JOB 1: In the LinkedIn recruiting article, copy the stretch from "I ran this search across" through "are in the United States." word for word.
JOB 2: Condense the paragraph of the LinkedIn recruiting article that begins "Critics of the job board resume databases" into one shorter sentence that keeps its main facts.

## begin SOURCE DOCUMENT

Did you know that recruiting, sourcing, and HR professionals account for 5% of all U.S. LinkedIn Profiles?
While 5% may seem like a small number, it is a disproportionately large representation of the profession – it literally means that 1 out of every 20 LinkedIn profiles in the US is a recruiting, sourcing, or HR professional.
What’s the significance of this? Why should you care? I’ll get to that shortly, but first I’d like to show you how I came up with the 1 in 20 figure.
How Did I Come Up With That Statistic?
I ran this search on LinkedIn:
And got this result:
That’s the total number of LinkedIn profiles based in the United States.
Then I ran a search using LinkedIn’s advanced operators targeting everyone in the United States on LinkedIn with one of these terms in their current title: recruiter, sourcer, recruiting, talent, executive search, human resources, staffing, recruitment
ctitle:”recruiter OR sourcer OR recruiting OR talent OR executive search OR human resources OR staffing OR recruitment” country:”united states”
And got this result:
So, 1,038,799 / 20,767,694 = 5%.
Or more precisely, 5.001994925%.
If you’re unfamiliar with LinkedIn’s advanced search operators (e.g., country:, ctitle: used above), you can learn all about them here.
U.S. Dominates Recruiting Presence on LinkedIn
LinkedIn claims to have over 40,000,000 members globally.
I ran this search across the entire LinkedIn network looking for people whose profile has a recruiting related title:
ctitle:”recruiter OR sourcer OR recruiting OR talent OR executive search OR human resources OR staffing OR recruitment”
And I got these results:
Out of a total of 1,602,654 results of people mentioning one of 8 recruiting-related titles, 1,038,799 (64.82%) are in the United States.
Thoughts
Competition
Critics of the job board resume databases (Monster, Careerbuilder, Hotjobs, Dice, etc.) are often quick to point out that “everydbody uses them” – offering that “overexposure” (or dilution, depending on how you want to look at it) as one of the main reasons why they are “poor sources” of candidates due to the high level of competition over the same people.

## end SOURCE DOCUMENT
## begin DATA SEGMENT

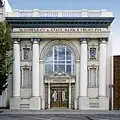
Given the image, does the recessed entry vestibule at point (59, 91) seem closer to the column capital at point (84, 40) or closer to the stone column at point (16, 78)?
the stone column at point (16, 78)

## end DATA SEGMENT

CORRECT RESPONSE 1:
I ran this search across the entire LinkedIn network looking for people whose profile has a recruiting related title:
ctitle:”recruiter OR sourcer OR recruiting OR talent OR executive search OR human resources OR staffing OR recruitment”
And I got these results:
Out of a total of 1,602,654 results of people mentioning one of 8 recruiting-related titles, 1,038,799 (64.82%) are in the United States.

CORRECT RESPONSE 2: Critics say job board resume databases such as Monster, Careerbuilder, Hotjobs, and Dice are used by everybody, and they call them poor candidate sources because this overexposure, or dilution, means heavy competition for the same people.